Not only are they being denied access to care because trained and willing dentists and hygienists are unavailable in their community, but those who are willing to provide this care cannot be compensated at an adequate level by government and social agencies to cover the costs of increased time and staffing needed to serve this population.

The caregivers responsible for these patients are not being given the appropriate training in preventive dentistry techniques necessary to improve the patient’s quality of life. This inadequate daily care makes the problems worse for these patients. Our profession has made very little [progress] in requiring and teaching the caregiver these important daily hygiene practices.

We must be proactive in providing for the dental needs of persons with disabilities. Our dental educational institutions (dental schools, hygiene programs, residencies and continuing education courses) must implement both didactic and clinical programs as soon as possible. The American Dental Education Association, in conjunction with the Academy of Dentistry for Persons with Disabilities and Special Care Dentistry, should develop curriculum guidelines for these programs.

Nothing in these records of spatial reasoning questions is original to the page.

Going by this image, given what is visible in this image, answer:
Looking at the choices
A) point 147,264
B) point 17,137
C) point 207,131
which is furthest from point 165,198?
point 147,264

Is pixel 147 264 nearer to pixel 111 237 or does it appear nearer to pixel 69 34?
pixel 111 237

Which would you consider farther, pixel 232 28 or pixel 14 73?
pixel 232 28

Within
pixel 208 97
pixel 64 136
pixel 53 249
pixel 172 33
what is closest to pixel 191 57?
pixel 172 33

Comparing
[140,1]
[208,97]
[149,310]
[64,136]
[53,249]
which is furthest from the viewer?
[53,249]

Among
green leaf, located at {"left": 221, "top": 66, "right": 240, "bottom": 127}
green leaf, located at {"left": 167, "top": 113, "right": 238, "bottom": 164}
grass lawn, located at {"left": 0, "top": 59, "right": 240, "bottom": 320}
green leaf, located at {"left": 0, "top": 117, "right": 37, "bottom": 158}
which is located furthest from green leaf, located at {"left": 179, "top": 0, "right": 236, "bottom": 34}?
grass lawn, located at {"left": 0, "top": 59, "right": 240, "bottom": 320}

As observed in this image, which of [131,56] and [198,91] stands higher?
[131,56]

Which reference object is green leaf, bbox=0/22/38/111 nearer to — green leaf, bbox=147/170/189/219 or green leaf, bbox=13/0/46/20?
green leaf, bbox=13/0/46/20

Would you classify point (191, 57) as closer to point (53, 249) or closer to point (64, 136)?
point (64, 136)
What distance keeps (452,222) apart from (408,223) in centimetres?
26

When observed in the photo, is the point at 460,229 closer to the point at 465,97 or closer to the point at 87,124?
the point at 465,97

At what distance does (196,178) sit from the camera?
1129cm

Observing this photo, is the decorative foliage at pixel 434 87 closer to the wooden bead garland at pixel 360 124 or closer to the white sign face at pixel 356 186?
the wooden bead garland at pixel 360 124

The issue of access to care for disabled individuals is an important one for us as dentists. The dental profession must be an advocate for the oral health of persons with disabilities. We must begin working with state and federal agencies, advocacy groups and other organizations involved with helping the disabled. If we do not take a major step toward improving access to care, we will soon be forced to do this on someone else’s terms.



Sheldon M. Bernick, D.D.S., Past President

Academy of Dentistry for Persons with Disabilities, Broomall, Pa.